Menkes Budi: Layanan Kesehatan Harus Mudah dan Terjangkau
- 11 Mar 2026 12:56 WIB
- Pusat Pemberitaan
RRI.CO.ID, Jakarta - Menteri Kesehatan (Menkes) Budi Gunadi Sadikin menegaskan layanan kesehatan harus mudah diakses masyarakat kapan pun dan di mana pun. Budi menekankan layanan kesehatan berkualitas tidak boleh membebani keuangan pasien serta harus tetap terjangkau.
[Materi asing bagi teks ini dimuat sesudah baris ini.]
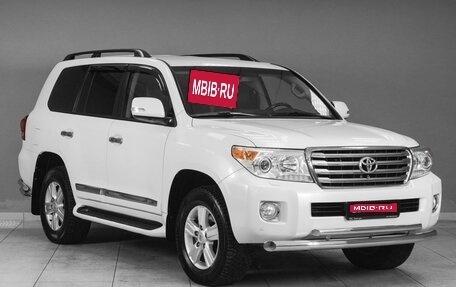 Toyota Land Cruiser 200, 2012 год, 3 699 000 рублей, 1 фотография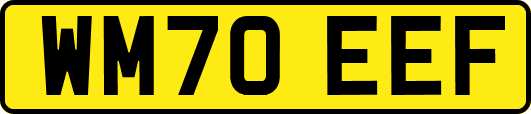 WM70EEF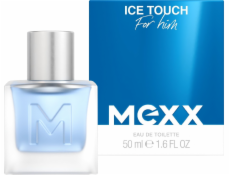 Coty MEXX Ice Touch for Him toaletní voda 50 ml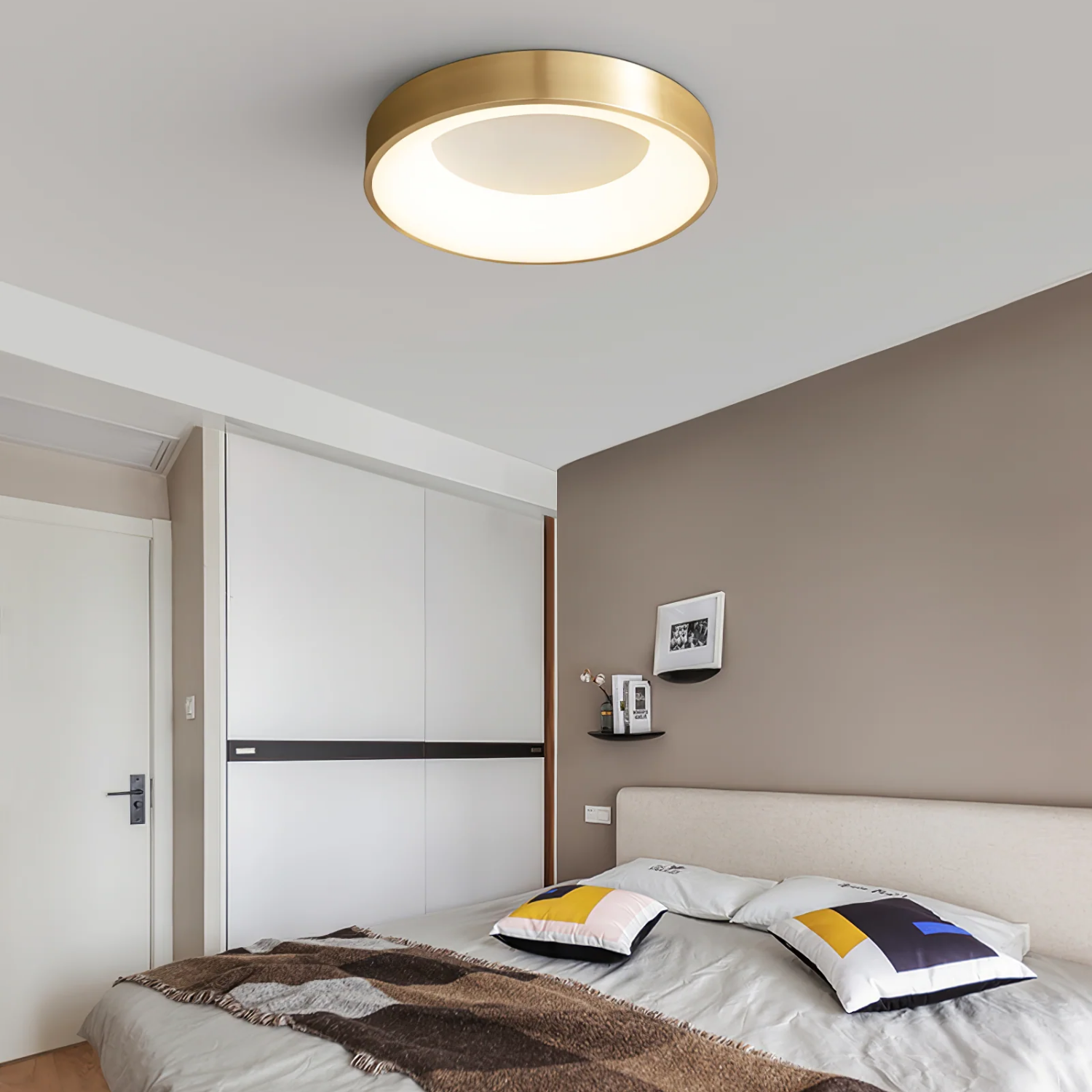 Ylomes Plafondlamp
“Tugas semua Menteri Kesehatan atau kesehatan di dunia adalah menyediakan akses layanan kesehatan yang berkualitas. Yah itu kapan pun, dimana pun dan tanpa membuat masyarakat mengalami kesulitan keuangan,” kata Budi Gunadi Sadikin saat memberikan sambutan dalam Penandatanganan MoU Kemenkes dengan KPK di kantor Kemenkes, Jakarta, Rabu, 11 Maret 2026.
Ia menjelaskan bahwa unsur biaya memang menjadi bagian penting dalam filosofi pelayanan kesehatan. Menurut Menkes Budi, masyarakat berhak memperoleh layanan yang baik, namun dengan harga yang tetap terjangkau.
“Orang harus mendapatkan akses yang bagus dan kualitasnya baik. Tetapi harganya juga jangan mahal,” ujar Budi menegaskan.
Lebih lanjut, Budi juga menyoroti besarnya variasi tarif layanan kesehatan di berbagai negara. Ia menilai perbedaan harga tersebut jauh lebih ekstrem dibandingkan sektor industri lainnya.
“Kalau operasi usus buntu di Amerika bisa 12 ribu dolar, di Jepang sekitar 5 ribu dolar, Singapura sekitar 7 ribu dolar. Sedangkan di Indonesia hanya ratusan dolar,” ucapnya.
Menurut Budi, perbedaan harga layanan kesehatan antarnegara sangat mencolok dan jarang ditemukan pada sektor industri lainnya. Ia menilai sektor perbankan maupun energi umumnya hanya memiliki selisih harga kecil dibanding layanan kesehatan global.
“Di sektor lain seperti perbankan atau harga bensin, perbedaannya paling hanya satu sampai puluhan persen. Dan tidak sampai melonjak dari 12 ribu dolar ke 200 dolar seperti di sektor kesehatan,” kata Budi.
Sementara, Ketua KPK Setyo Budiyanto menilai kerja sama dengan Kementerian Kesehatan penting dilakukan. Mengingat besarnya anggaran dan luasnya program kesehatan yang bersentuhan langsung dengan masyarakat.
“Program Kementerian Kesehatan sangat banyak dan anggarannya besar. Sehingga diperlukan pengawasan, sosialisasi, serta pencegahan agar tidak disalahgunakan oleh oknum tertentu,” kata Setyo.
Ia mengatakan kerja sama dengan Kemenkes mencakup langkah pencegahan korupsi melalui pengawasan dan penguatan sistem integritas. Kerja sama juga meliputi pertukaran informasi, pendidikan, sosialisasi, serta kampanye antikorupsi di sektor kesehatan.
“Isi kerja sama ini antara lain pencegahan, pertukaran informasi dan data, pendidikan, serta sosialisasi dan kampanye antikorupsi. Implementasinya bisa lebih luas dari itu,” ucap Setyo menutup.